Here we use pharmacological inhibition and RNA interference to identify the Abl family kinases as critical mediators of cadherin-mediated adhesion. Endogenous Abl family kinases, Abl and Arg, are activated and are required for Rac activation following cadherin engagement, and regulate the formation and maintenance of adherens junctions in mammalian cells. Significantly, we show that Abl-dependent regulation of the Rho-ROCK-myosin signaling pathway is critical for the maintenance of adherens junctions. Inhibition of the Abl kinases in epithelial sheets results in activation of Rho and its downstream target ROCK, leading to enhanced phosphorylation of the myosin regulatory light chain. These signaling events result in enhanced stress fiber formation and increased acto-myosin contractility, thereby disrupting adherens junctions. Conversely, Arg gain-of-function promotes adherens junction formation through a Crk-dependent pathway in cells with weak junctions. These data identify the Abl kinases as a novel regulatory link between the cadherin/catenin adhesion complex and the actin cytoskeleton through regulation of Rac and Rho during adherens junction formation.
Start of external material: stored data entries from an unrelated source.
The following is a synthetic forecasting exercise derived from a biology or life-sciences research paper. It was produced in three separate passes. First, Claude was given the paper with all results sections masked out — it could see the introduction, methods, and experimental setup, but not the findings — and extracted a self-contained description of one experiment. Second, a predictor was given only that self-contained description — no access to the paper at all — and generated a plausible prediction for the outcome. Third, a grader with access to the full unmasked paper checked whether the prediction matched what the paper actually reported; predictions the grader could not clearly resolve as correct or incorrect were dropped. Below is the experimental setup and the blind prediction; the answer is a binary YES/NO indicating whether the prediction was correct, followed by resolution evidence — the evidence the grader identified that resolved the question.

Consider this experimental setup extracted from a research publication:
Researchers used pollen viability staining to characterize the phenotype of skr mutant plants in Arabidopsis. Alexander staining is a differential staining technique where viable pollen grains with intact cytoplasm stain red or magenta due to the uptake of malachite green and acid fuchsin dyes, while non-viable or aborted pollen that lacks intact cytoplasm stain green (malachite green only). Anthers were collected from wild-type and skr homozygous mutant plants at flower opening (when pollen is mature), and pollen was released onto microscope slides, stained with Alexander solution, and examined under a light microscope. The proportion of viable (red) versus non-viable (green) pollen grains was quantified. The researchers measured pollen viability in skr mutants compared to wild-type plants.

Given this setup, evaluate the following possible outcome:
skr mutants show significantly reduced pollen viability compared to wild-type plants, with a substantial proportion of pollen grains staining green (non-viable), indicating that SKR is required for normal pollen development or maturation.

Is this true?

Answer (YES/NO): YES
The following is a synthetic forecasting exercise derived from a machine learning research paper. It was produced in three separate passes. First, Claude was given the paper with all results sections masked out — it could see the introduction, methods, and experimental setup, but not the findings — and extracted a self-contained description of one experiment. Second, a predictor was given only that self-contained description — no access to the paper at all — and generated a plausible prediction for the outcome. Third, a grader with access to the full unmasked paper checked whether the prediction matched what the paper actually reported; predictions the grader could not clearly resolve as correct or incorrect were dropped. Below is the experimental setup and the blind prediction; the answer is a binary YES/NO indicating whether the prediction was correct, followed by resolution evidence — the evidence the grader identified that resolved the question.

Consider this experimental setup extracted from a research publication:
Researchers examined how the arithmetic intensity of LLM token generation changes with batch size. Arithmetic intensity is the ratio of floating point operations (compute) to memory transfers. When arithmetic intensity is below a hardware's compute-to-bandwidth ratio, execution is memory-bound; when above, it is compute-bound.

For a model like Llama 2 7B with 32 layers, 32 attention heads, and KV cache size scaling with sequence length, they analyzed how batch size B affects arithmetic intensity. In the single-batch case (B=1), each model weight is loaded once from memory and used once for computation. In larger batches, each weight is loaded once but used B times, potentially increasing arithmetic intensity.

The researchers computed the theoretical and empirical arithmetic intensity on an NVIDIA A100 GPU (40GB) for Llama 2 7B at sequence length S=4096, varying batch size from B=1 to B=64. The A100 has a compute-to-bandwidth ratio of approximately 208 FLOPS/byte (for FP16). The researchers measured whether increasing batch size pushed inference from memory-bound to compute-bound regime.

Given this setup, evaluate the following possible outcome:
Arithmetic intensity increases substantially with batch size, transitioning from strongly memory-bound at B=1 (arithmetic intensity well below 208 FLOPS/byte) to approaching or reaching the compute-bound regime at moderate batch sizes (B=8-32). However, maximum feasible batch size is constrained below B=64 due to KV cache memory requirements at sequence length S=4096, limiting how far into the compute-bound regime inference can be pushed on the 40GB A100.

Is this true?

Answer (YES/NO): NO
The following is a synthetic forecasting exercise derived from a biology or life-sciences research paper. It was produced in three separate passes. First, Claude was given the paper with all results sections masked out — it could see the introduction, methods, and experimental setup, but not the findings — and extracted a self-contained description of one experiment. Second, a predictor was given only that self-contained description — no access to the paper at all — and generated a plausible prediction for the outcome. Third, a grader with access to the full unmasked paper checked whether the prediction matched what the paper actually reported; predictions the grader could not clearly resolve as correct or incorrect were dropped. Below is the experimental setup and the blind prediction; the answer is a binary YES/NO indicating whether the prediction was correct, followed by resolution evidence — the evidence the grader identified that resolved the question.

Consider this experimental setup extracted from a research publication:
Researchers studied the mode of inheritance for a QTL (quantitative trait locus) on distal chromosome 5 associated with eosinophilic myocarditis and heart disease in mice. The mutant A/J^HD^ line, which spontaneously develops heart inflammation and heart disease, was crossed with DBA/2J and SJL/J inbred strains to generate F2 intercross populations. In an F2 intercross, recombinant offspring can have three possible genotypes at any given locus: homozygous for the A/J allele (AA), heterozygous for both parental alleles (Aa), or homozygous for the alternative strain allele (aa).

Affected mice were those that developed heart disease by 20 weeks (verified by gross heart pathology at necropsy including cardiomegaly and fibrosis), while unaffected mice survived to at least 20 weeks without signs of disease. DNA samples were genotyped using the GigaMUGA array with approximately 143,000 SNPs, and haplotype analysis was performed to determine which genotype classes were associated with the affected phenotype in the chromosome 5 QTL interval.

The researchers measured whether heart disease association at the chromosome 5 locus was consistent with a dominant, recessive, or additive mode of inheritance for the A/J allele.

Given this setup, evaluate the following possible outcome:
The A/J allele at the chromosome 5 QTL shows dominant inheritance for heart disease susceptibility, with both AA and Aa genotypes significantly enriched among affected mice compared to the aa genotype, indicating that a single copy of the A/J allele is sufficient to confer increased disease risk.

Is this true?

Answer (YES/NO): NO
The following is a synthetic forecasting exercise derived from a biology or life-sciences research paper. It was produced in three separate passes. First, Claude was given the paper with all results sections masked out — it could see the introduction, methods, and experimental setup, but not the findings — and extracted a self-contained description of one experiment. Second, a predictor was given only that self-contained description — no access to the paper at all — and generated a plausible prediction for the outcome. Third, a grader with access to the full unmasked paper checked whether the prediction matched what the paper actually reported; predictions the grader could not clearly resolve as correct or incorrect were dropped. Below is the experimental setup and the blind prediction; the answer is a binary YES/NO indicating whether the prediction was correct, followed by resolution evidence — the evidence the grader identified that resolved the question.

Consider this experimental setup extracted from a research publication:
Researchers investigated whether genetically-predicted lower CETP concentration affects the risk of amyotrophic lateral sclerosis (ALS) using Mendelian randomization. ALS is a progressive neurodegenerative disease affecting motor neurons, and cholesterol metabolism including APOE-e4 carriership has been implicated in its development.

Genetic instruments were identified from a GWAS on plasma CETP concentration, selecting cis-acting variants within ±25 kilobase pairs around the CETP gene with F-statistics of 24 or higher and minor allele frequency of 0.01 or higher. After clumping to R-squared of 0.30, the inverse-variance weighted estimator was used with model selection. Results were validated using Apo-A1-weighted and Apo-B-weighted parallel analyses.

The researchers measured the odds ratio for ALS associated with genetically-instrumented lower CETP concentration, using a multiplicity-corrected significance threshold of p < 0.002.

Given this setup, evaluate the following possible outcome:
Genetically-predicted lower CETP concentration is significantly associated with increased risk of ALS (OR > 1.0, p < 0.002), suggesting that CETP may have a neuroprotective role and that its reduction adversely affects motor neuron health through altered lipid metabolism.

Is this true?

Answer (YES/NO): NO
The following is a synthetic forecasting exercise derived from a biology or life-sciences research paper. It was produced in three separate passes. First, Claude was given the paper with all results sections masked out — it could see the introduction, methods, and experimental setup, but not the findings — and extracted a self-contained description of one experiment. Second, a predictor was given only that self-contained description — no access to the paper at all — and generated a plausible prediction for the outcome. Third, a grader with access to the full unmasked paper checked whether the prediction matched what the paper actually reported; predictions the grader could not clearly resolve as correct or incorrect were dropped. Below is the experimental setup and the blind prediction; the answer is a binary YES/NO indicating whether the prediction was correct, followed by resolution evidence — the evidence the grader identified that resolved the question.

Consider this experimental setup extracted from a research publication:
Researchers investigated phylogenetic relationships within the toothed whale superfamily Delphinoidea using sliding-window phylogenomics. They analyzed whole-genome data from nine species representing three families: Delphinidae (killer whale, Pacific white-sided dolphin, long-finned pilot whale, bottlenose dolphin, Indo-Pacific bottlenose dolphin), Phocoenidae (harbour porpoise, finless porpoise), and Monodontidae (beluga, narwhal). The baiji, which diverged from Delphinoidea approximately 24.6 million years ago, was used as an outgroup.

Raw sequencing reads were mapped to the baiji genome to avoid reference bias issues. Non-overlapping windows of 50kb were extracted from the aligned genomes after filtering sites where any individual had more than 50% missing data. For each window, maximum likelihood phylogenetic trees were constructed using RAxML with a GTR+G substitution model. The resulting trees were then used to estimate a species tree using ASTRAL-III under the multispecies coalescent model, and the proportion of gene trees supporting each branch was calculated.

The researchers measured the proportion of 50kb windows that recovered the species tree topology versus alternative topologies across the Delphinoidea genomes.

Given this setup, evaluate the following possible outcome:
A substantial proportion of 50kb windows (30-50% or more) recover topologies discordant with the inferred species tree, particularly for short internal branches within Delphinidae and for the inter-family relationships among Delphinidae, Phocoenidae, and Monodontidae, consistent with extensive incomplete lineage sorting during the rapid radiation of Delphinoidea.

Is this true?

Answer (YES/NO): NO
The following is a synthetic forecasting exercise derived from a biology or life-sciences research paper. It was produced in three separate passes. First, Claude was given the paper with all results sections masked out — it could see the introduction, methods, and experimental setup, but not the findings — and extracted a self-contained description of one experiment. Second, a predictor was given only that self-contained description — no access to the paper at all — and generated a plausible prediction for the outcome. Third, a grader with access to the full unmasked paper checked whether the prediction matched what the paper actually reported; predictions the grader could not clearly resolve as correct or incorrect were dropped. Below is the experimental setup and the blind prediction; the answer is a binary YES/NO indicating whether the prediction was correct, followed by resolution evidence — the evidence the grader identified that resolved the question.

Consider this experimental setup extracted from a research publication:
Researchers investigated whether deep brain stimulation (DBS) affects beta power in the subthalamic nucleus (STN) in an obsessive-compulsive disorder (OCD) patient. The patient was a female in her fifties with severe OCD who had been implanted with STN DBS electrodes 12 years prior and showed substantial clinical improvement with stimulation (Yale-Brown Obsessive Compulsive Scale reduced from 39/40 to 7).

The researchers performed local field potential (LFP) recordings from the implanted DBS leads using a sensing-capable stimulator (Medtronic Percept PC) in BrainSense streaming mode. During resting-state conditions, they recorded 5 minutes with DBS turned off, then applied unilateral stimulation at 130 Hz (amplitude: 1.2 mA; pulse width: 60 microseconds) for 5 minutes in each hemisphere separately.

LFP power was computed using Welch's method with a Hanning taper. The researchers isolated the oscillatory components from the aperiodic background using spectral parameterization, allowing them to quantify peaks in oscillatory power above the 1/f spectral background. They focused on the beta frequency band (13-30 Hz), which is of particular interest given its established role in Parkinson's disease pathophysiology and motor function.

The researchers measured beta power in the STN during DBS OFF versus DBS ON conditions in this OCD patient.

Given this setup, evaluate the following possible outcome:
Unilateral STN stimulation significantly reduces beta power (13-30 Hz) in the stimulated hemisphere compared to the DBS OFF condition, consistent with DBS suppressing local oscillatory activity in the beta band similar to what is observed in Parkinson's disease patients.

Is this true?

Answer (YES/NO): YES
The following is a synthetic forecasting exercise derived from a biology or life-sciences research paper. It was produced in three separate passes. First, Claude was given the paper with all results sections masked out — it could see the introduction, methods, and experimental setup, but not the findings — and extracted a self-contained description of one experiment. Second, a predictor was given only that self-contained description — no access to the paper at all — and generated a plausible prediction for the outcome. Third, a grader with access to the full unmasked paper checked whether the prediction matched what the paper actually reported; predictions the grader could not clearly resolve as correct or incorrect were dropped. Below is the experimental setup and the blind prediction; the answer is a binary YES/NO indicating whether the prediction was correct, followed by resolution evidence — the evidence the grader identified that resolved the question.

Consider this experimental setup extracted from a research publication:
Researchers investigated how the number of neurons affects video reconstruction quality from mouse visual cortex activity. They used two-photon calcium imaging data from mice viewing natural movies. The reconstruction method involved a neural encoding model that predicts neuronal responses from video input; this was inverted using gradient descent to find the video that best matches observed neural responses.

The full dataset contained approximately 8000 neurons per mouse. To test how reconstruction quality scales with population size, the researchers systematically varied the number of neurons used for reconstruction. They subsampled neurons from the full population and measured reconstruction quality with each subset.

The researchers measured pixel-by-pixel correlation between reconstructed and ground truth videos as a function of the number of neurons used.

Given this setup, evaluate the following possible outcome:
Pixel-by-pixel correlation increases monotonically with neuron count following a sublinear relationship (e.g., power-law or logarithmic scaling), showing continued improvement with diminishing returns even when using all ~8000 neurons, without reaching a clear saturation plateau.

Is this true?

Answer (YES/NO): YES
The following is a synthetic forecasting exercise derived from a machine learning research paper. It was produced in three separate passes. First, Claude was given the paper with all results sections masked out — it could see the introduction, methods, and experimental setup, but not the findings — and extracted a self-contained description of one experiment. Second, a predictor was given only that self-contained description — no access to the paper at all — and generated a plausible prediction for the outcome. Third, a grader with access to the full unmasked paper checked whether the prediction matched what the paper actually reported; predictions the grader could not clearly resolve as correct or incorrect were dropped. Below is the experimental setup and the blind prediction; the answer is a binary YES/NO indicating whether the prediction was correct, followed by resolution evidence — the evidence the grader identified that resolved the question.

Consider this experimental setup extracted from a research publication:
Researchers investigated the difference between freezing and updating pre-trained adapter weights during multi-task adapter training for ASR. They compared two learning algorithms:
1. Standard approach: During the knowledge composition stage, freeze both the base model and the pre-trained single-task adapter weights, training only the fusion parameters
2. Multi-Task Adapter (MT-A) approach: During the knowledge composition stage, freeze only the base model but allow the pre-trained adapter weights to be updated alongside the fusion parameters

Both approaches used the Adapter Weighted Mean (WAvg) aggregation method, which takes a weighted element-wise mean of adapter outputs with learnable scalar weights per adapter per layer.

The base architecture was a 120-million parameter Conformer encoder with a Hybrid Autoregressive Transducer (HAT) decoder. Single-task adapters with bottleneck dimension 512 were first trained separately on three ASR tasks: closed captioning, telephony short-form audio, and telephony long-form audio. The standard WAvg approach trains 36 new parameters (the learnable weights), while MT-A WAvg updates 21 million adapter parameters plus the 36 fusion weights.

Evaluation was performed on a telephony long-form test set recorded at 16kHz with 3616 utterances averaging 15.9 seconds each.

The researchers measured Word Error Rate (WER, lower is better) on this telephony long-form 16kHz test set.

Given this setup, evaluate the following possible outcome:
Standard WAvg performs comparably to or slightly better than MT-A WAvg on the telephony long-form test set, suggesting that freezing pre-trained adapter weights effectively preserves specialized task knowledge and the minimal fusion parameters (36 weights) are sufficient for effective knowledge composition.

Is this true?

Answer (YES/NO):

Unexpectedly, we identified a requirement for Abl and Crk downstream of Rac in the regulation of adherens junctions. Therefore, Abl functions both upstream and downstream of Rac in regulating adherens junctions, which suggests the possibility of a positive feedback loop consisting of Abl-Crk-Rac.
Finally, we identified the Abl kinases as critical mediators of epithelial cell response to HGF. Pharmacological inhibition of Abl kinase activity resulted in impaired dissolution of adherens junctions downstream of HGF stimulation of the Met receptor. Additionally, we observed decreased phosphorylation of the Met receptor itself, along with Gab1 and Crk, downstream effectors of Met signaling. Taken together, these data suggest a requirement for Abl kinases in both adherens junctions formation and turnover.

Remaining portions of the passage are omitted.